TEXT PASSAGE:
━━━━━━━━

Ten years ago, to this day, much to the consternation and befuddlement of some of my friends and well-wishers, I chose to pursue my MD training in Preventive and Social Medicine, ahead of more conventional career pathways in surgery, anesthesia, or other clinical subjects. Since then, I have wondered many times, what the counterfactual would look like… but, on reflecting on my eclectic, meandering pathways over the years, I cannot say I have too many regrets with the road I chose to traverse. After all, I have always been a bit of a gadfly, so why be anything else when it came to choosing career trajectories?
Looking back, there are so many things in life that have been linked to this career decision, that I am eternally grateful for. Prime amongst them has been the privilege to meet my significant other, with whom I would have never connected had it not been for my career choice. There are so many friendships and associations that would not have blossomed but for this career decision. I seriously doubt if I would have been able to train at the world’s premier institute had it not been for this career choice. I would not have been able to indulge the inner infectious diseases nerd in me, work in close approximation with the highest levels of policymaking in the nation, work on research projects that changed policies, and learn a million and one lessons about life, the world, and the universe.
Sometimes, I indulge in wondering what I would tell my ten-year younger self, were I to talk to him today. And then I wonder, given how hard-headed I am, would I have listened to the (surely) cynical advice grizzled old me would be giving out? I would have perhaps used some of the time I whiled away a little better. Invested in learning some of the core skills areas that I am still struggling with. Played the “game” a little more carefully, taking care to be a little less cavalier about ticking people off (or not!). I am immensely grateful to be standing where I am today, and I realize that this is a sum total of all the decisions I made, all the right choices, the wrong choices, the choices never made, and the choices that were ignored. Each and every one of these steps has taken me towards becoming the person and professional that I am today. I cannot say that I am all the more enriched for it.
Knowing what I do about the futility of a large proportion of my MD training, I sometimes debate if I still would make the same career choice were I to go back in time and redo this decision. Given how public health and clinical medicine are divergent career choices, it is entirely possible that had I chosen a different career pathway, I would not have arrived at this junction today. Also, given that public health skills are not the forte of Preventive and Social Medicine graduates only, it is also possible that I could have retrained myself, and found a very different niche in this professional space.

━━━━━━━━

DATA EXTRACT:
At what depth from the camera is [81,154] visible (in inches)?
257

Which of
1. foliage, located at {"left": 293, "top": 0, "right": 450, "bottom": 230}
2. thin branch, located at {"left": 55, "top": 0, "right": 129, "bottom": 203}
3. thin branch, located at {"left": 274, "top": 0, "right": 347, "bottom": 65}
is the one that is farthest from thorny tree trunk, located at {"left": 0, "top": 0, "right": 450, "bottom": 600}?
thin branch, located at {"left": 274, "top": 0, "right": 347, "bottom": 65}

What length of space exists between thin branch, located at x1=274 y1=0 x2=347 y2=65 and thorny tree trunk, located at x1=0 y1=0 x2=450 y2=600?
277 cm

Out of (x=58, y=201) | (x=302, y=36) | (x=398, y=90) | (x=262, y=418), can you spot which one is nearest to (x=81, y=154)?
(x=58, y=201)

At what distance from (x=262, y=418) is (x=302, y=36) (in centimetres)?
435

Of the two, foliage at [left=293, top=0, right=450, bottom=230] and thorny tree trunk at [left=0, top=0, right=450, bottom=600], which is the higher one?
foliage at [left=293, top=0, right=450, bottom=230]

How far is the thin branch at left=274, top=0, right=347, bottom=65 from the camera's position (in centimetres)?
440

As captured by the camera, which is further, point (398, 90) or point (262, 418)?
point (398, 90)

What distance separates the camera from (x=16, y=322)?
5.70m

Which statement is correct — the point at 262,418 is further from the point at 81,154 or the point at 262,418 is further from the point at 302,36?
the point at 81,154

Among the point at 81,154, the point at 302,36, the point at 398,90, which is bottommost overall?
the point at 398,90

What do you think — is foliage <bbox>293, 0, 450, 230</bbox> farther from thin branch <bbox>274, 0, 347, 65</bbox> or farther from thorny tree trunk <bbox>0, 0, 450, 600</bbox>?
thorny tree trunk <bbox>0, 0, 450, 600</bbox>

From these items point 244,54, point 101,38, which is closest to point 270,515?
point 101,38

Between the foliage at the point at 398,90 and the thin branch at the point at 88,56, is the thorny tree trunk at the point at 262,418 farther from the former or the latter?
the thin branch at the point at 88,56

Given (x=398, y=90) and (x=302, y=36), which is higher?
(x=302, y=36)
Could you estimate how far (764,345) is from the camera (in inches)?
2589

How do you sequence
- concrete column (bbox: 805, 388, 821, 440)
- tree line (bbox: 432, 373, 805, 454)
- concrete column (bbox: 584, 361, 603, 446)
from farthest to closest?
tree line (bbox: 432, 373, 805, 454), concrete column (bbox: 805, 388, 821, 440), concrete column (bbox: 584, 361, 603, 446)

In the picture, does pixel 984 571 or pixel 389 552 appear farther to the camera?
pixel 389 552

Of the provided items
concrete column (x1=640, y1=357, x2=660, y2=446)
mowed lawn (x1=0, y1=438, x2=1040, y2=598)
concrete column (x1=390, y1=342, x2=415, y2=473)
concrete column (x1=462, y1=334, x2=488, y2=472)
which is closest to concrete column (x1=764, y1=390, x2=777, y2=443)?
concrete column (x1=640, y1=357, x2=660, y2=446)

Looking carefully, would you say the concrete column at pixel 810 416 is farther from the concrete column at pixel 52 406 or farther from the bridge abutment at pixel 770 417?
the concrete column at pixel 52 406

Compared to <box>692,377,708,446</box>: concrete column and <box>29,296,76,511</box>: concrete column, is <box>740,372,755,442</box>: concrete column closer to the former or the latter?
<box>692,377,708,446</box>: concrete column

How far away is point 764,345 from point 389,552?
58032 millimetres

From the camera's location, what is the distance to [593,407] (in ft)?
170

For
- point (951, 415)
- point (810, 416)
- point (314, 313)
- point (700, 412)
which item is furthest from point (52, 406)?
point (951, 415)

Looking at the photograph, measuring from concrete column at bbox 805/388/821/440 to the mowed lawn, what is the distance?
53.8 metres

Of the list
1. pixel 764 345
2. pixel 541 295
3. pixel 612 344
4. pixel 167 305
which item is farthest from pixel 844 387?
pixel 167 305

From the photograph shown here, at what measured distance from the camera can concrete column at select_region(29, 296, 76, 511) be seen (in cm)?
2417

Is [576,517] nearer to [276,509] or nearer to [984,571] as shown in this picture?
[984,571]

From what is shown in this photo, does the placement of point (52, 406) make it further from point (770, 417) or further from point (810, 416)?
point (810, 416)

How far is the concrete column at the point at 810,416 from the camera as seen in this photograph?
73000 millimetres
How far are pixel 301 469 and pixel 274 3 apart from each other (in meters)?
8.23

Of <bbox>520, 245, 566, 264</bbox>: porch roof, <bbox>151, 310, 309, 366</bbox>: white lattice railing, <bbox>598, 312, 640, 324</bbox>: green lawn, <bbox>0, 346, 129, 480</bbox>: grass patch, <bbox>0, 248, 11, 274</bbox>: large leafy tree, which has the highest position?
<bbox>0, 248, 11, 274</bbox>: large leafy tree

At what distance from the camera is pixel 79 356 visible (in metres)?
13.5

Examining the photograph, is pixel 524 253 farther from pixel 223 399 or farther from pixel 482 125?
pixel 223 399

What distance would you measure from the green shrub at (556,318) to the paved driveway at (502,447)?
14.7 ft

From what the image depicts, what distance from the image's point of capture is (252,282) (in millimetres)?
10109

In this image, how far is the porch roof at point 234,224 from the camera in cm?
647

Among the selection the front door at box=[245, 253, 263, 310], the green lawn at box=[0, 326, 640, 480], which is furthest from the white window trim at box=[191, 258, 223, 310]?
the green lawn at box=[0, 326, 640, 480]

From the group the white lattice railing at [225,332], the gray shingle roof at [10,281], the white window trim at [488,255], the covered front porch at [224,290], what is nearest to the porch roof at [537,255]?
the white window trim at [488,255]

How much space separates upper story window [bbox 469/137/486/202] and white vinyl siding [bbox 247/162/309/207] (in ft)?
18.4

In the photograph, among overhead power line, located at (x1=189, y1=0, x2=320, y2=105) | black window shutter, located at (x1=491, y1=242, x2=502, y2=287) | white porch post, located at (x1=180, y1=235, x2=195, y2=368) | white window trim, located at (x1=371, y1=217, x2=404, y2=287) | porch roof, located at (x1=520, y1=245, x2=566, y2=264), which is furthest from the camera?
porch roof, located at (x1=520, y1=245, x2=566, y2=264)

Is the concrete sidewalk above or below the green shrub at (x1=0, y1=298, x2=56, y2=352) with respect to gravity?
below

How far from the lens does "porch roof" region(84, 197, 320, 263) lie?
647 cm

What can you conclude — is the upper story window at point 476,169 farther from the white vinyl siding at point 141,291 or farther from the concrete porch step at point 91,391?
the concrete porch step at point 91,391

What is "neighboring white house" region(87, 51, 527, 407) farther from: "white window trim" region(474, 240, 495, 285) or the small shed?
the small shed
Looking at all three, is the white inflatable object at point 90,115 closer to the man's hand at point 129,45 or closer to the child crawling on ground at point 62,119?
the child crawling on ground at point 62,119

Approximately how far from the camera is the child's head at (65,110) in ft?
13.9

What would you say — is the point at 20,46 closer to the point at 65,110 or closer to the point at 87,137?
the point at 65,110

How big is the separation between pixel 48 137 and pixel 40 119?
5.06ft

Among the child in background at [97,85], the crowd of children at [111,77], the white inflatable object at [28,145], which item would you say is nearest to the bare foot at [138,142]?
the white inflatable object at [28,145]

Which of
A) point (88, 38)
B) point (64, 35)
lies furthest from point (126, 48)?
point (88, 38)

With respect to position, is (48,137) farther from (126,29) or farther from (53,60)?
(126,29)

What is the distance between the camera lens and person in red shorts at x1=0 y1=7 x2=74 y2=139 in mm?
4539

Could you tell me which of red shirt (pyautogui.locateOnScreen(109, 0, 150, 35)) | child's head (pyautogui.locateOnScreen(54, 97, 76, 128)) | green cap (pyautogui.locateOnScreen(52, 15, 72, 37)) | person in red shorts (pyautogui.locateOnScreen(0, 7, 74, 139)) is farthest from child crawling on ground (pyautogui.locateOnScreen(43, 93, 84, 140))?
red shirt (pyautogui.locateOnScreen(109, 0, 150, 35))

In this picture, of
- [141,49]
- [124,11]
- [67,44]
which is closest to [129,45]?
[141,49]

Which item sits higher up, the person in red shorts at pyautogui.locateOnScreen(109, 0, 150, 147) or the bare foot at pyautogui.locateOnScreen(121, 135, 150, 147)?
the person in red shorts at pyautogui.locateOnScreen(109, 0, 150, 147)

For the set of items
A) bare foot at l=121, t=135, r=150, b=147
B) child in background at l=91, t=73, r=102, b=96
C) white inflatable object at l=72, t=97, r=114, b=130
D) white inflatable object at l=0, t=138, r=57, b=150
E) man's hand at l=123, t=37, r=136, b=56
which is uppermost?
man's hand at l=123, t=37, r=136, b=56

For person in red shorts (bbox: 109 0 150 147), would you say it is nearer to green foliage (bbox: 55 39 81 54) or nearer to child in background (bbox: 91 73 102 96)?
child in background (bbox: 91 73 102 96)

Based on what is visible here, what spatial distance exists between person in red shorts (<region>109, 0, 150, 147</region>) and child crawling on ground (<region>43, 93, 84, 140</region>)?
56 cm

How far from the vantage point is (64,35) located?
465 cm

━━━━━━━━

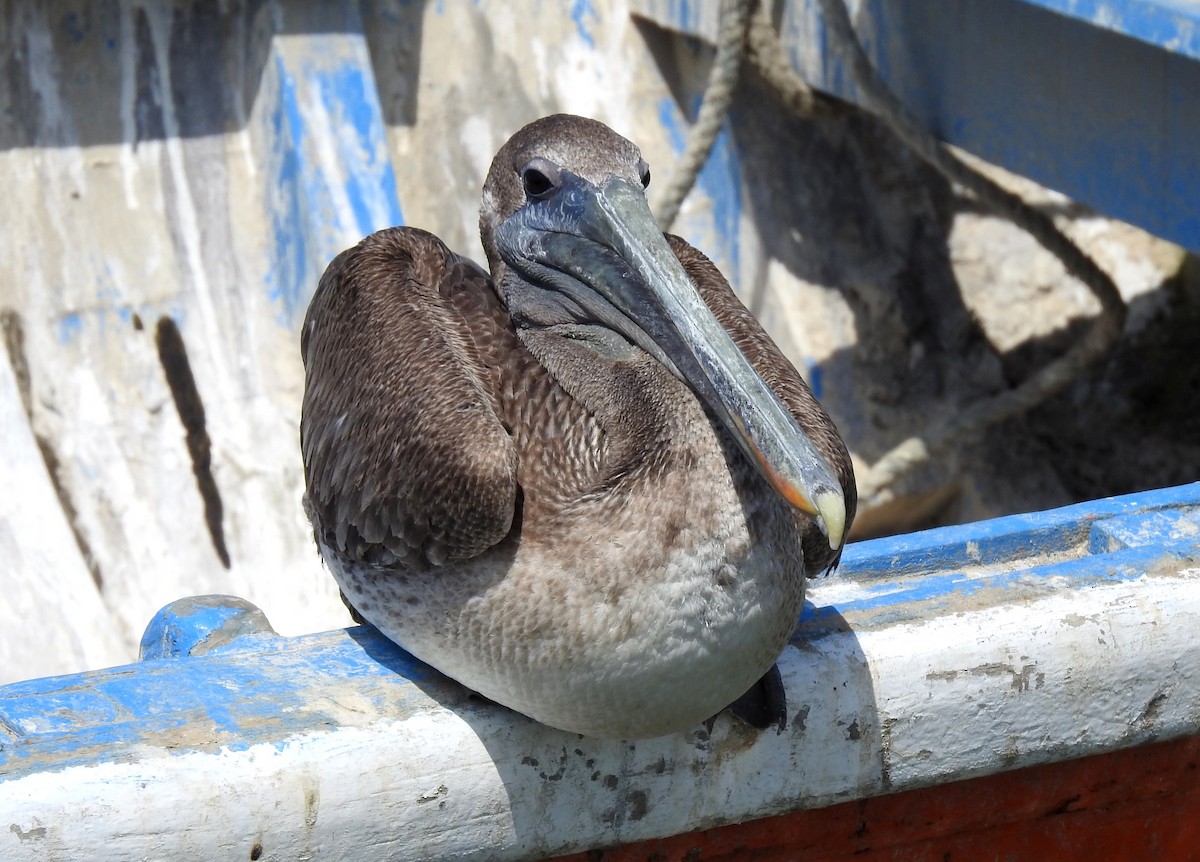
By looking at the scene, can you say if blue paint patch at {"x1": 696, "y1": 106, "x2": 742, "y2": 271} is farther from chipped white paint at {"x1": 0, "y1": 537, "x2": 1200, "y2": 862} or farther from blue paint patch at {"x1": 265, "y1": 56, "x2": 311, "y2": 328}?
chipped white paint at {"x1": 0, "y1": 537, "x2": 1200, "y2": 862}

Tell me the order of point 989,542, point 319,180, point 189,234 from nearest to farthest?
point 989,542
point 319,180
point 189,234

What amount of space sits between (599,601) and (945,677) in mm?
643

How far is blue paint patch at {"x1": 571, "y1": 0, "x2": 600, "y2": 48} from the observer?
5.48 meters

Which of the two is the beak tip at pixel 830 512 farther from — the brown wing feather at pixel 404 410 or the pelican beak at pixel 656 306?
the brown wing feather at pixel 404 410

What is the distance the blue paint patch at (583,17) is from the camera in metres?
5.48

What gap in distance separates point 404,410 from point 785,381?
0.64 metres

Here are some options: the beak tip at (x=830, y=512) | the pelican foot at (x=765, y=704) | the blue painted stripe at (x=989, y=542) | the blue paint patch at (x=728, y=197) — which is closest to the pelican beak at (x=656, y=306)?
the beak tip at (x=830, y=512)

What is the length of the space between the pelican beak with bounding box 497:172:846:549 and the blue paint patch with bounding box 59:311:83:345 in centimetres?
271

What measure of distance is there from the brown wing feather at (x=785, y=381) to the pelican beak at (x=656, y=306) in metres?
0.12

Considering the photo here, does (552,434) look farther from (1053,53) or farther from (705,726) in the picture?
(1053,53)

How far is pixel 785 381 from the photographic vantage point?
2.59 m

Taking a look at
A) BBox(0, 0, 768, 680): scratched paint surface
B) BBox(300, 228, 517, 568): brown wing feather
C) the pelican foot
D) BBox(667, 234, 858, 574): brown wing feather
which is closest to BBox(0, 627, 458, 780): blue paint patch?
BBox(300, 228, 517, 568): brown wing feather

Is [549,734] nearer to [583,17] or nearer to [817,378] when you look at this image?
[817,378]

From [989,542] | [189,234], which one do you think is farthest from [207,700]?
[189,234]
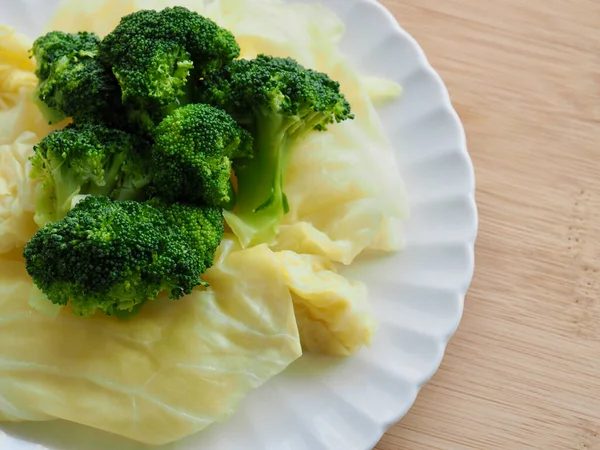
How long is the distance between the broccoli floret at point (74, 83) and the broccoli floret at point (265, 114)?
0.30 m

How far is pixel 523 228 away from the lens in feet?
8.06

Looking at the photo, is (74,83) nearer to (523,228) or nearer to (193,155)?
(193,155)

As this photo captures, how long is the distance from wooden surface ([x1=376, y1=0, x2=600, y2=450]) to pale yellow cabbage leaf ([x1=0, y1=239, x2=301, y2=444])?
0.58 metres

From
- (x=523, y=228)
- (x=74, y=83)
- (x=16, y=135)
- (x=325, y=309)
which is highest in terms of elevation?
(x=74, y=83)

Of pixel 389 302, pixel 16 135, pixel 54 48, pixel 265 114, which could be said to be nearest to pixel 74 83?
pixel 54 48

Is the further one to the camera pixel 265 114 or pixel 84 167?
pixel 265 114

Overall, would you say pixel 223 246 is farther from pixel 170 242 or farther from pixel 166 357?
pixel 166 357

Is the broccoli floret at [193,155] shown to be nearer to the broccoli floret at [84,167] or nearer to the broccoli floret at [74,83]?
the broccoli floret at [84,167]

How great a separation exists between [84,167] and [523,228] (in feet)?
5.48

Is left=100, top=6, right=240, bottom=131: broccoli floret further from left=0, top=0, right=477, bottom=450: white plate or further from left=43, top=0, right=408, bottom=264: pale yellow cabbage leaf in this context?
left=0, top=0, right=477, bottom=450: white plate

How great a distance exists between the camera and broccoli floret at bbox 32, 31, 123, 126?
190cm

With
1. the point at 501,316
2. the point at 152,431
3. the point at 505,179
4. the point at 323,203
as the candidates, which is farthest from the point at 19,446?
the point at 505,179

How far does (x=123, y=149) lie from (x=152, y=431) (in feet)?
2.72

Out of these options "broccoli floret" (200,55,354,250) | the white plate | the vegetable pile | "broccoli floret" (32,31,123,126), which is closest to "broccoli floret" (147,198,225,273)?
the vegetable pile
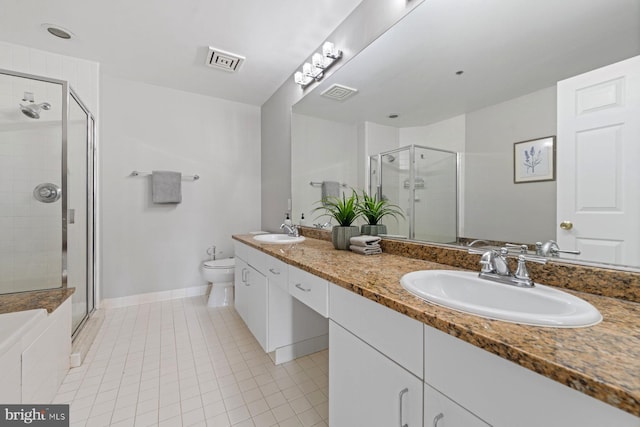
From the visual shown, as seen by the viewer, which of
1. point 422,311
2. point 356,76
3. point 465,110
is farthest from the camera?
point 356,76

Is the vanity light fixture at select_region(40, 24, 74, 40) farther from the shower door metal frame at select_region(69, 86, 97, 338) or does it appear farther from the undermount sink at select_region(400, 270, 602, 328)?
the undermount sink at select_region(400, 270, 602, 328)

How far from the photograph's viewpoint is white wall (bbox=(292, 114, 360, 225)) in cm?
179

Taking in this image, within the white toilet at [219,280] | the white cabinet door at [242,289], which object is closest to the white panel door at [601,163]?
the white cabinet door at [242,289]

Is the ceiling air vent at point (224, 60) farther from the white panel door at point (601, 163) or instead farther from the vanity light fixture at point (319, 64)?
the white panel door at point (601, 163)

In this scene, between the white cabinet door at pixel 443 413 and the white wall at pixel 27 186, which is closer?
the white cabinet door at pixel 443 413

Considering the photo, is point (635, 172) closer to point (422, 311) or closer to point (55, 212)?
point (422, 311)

━━━━━━━━

TASK INSTRUCTIONS:
1/ Rewrite the career reflection from "Ten years ago, to" down to "choosing career trajectories?", putting "maverick" where "gadfly" appears.
2/ Answer these questions from the career reflection:
(a) In which subject did the writer choose to pursue MD training?
(b) What does the writer place first among the things linked to the career decision that they are grateful for?
(c) Which two fields does the writer describe as divergent career choices?

PROBLEM SOLUTIONS:
1/
Ten years ago, to this day, much to the consternation and befuddlement of some of my friends and well-wishers, I chose to pursue my MD training in Preventive and Social Medicine, ahead of more conventional career pathways in surgery, anesthesia, or other clinical subjects. Since then, I have wondered many times, what the counterfactual would look like… but, on reflecting on my eclectic, meandering pathways over the years, I cannot say I have too many regrets with the road I chose to traverse. After all, I have always been a bit of a maverick, so why be anything else when it came to choosing career trajectories?

2/
(a) Preventive and Social Medicine
(b) The privilege of meeting their significant other
(c) Public health and clinical medicine